The N-alkylamide alkanol sulfate (1) of the present invention has low irritancy to the skin and has excellent foaming and detergency. Therefore, the cleaning composition of the present invention containing the N-alkylamide alkanol sulfate (1) is useful as a cleaning agent for hair, skin, tableware and the like.

Claims (8)

(57) [Claims] 1. An N-alkylamide alkanol sulfate salt represented by the general formula (1). Embedded image (Wherein, R ¹ represents a linear or branched alkyl group or alkenyl group having 6 to 22 carbon atoms, R ² represents an alkyl group, alkenyl group or hydrogen atom having 1 to 22 carbon atoms, and R ³ represents Shows a linear or branched alkylene group having 1 to 5 carbon atoms,
R ⁴ O is an oxyalkylene group having 2 to 3 carbon atoms, and n is 0 to 20.

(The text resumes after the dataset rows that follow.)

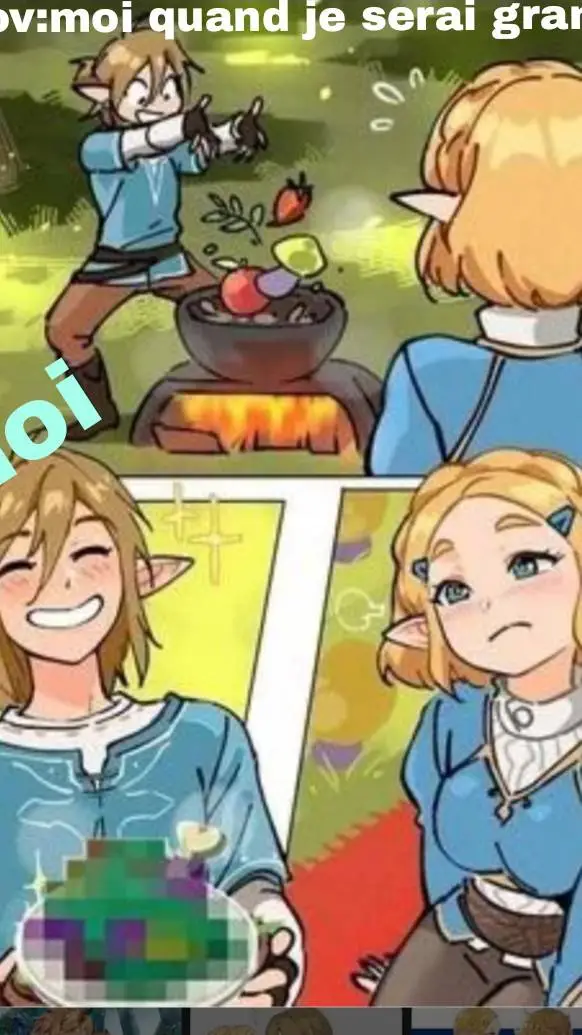 ai character: zelda  background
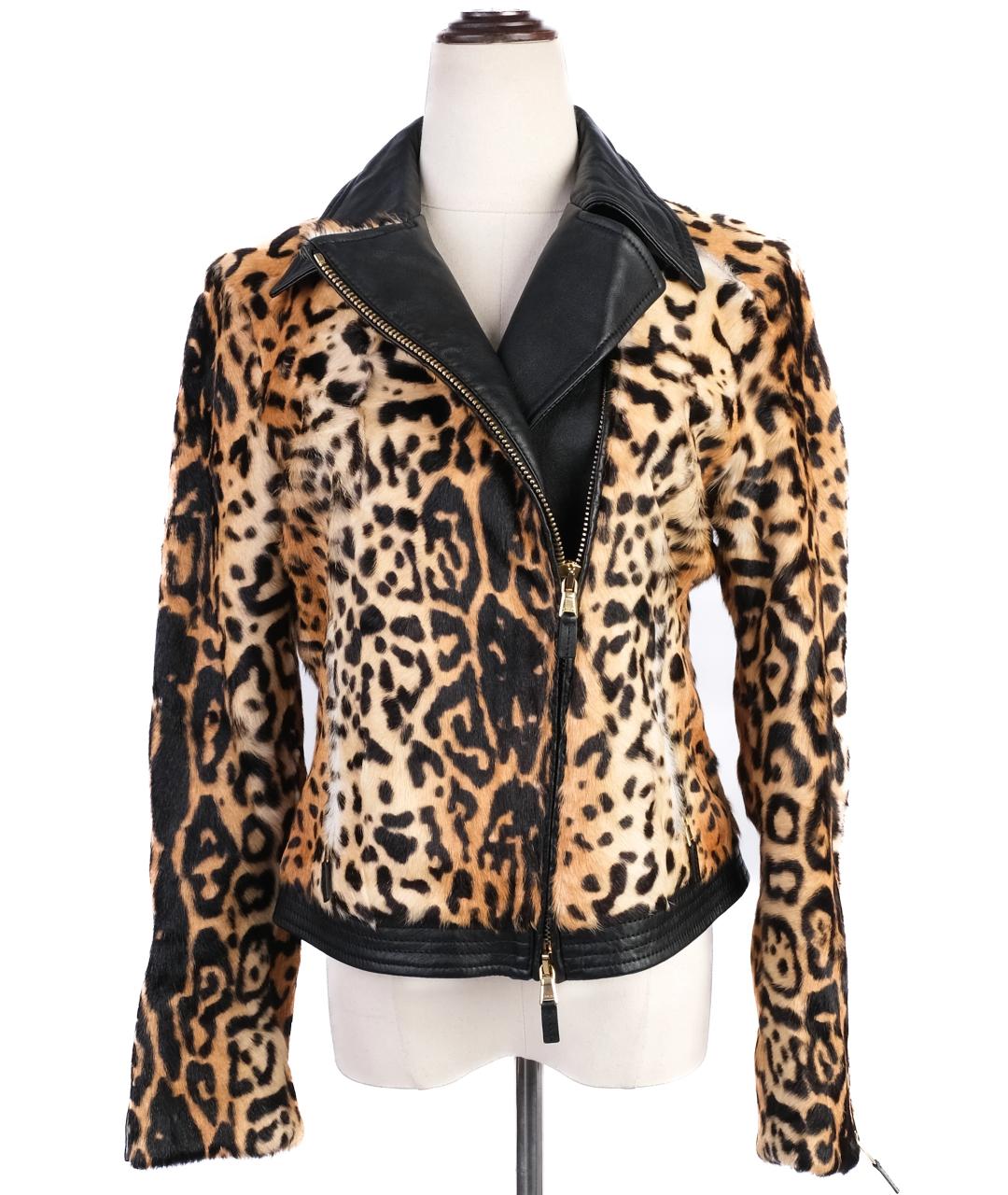 ETRO Оранжевая кожаная куртка, фото 9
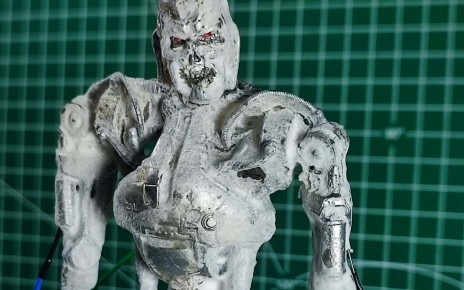 Terminator model has living skin made from fungi
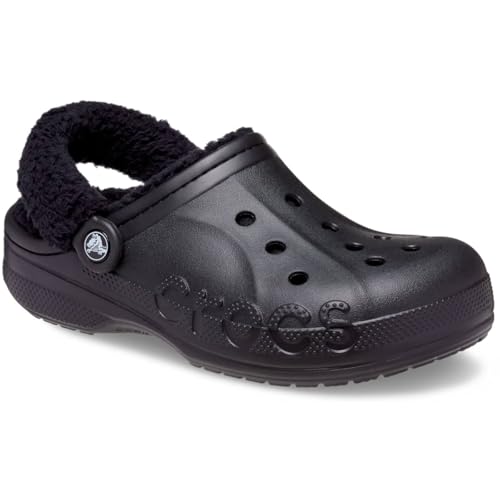 Image of Crocs Unisex Adult Baya Lined Fuzz Strap Clogs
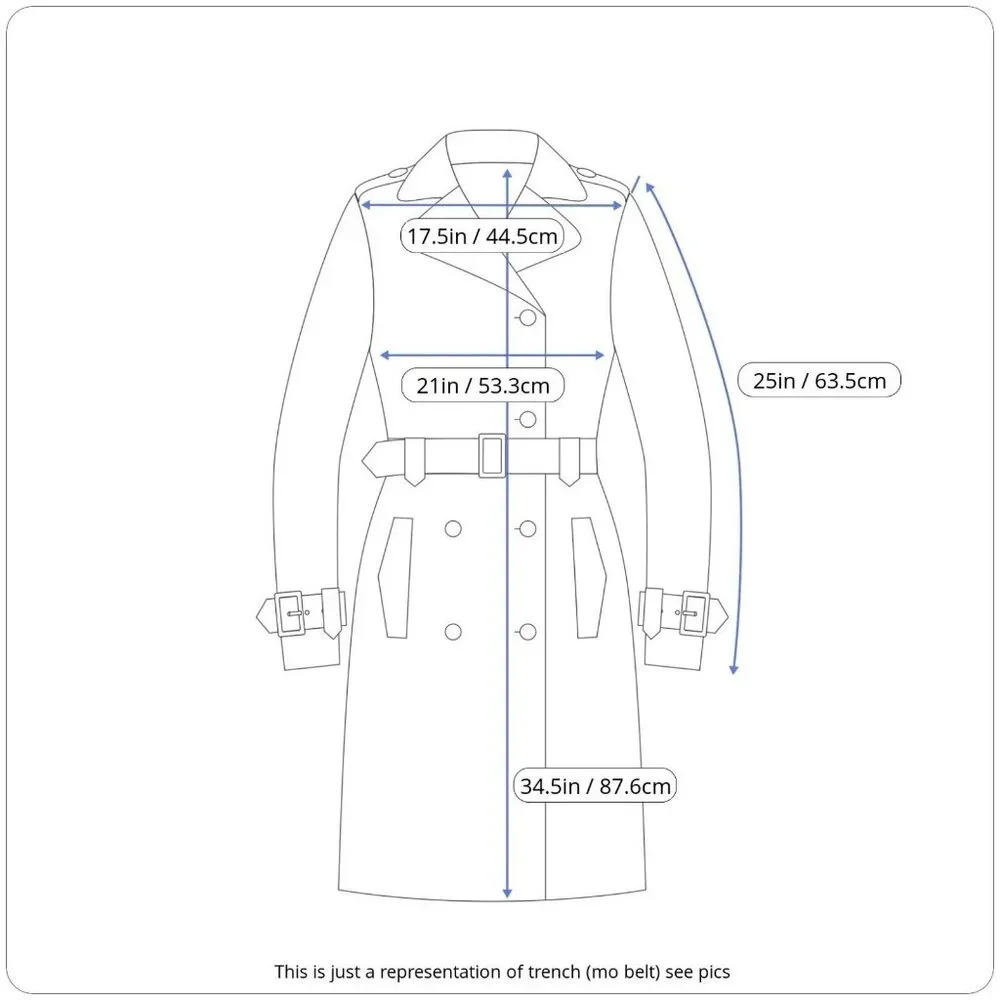 Braetan Large 3 Button Lined Outerwear Black Modern Packable Rain Trench Coat - Picture 3 of 10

And n R ⁴ Os may be the same or different. M is a hydrogen atom, an alkali metal, an alkaline earth metal, ammonium, an alkanol ammonium having 2 to 9 carbon atoms, an alkyl ammonium or alkenyl ammonium having 1 to 22 carbon atoms, an alkyl or alkenyl substituted pyridinium having 1 to 18 carbon atoms, Or a basic amino acid. ) 2. R ¹ is a linear or branched alkyl group having 6 to 22 carbon atoms, R ² is a hydrogen atom or a methyl group, R ³ is a linear or branched alkylene group having 1 to 5 carbon atoms, R ⁴ O
Is an oxyethylene group or an oxypropylene group, n is any number from 0 to 10, and M is ammonium, sodium, potassium or an alkanolammonium having 2 to 9 carbon atoms. salt. 3. R ¹ is a linear alkyl group having 8 to 18 carbon atoms, R ²
There hydrogen atom or a methyl group, R ³ is a straight-chain alkylene group having 1 to 5 carbon atoms, n is 0, M is ammonium, sodium or N- alkylamide alkanol sulfates of claim 1 wherein the triethanolammonium. 4. R ¹ is a linear alkyl group having 8 to 18 carbon atoms, R ²
But a hydrogen atom, R ³ is a methylene group, a pentylene group or a 2-methyl-butylene radical, n is 0, M is ammonium, sodium or N- alkylamide alkanol sulfates of claim 1 wherein the triethanolammonium. Wherein R ¹ is a linear alkyl group having 8 to 18 carbon atoms, R ²
But a hydrogen atom, R ³ is a methylene radical, n is 0, M is ammonium, sodium or N- alkylamide alkanol sulfates of claim 1 wherein the triethanolammonium. 6. The method according to claim 1, wherein the following steps A, B, C, or A, C, or D, B, C, or D, C are performed in this order. A method for producing an N-alkylamide alkanol sulfate salt according to claim 1. Step A: General formula (2) (Wherein R ¹ and R ² have the same meanings as described above) to the aliphatic amine represented by the general formula (3). (Wherein, R ³ has the same meaning as described above), and is reacted with a cyclic lactone represented by the following general formula (4). (Wherein, R ¹ , R ² and R ³ have the same meanings as described above). Step B An N-alkylamide alkanol represented by the above general formula (4) is reacted with an alkylene oxide in the presence of an alkali or acid catalyst to give a compound of the general formula (5) (Wherein R ¹ , R ² , R ³ and R ⁴ have the same meaning as described above, and n ′ represents a number of 1 to 20). Step C: A N-alkylamide alkanol represented by the general formula (4) or (5) is reacted with a sulfating agent, then neutralized with a basic substance, and the N-alkylamide alkanol represented by the general formula (1) is reacted. A step of obtaining an alkylamide alkanol sulfate salt. Step D The aliphatic amine represented by the general formula (2) is added to the general formula (6) HO-R ³ CO ₂ R ⁵ (6) (wherein R ³ has the same meaning as described above, and R ⁵ is A hydrogen atom or a straight-chain or branched-chain alkyl group having 1 to 4 carbon atoms) or an ester thereof to give an N-alkyl amide represented by the general formula (4). A step of obtaining an alkanol. 7. The method according to claim 6, wherein the sulfating agent in step C is chlorosulfonic acid, sulfuric anhydride, fuming sulfuric acid, concentrated sulfuric acid or sulfamic acid. 8. An N represented by the general formula (1) according to claim 1.
-A detergent composition comprising an alkylamide alkanol sulfate salt.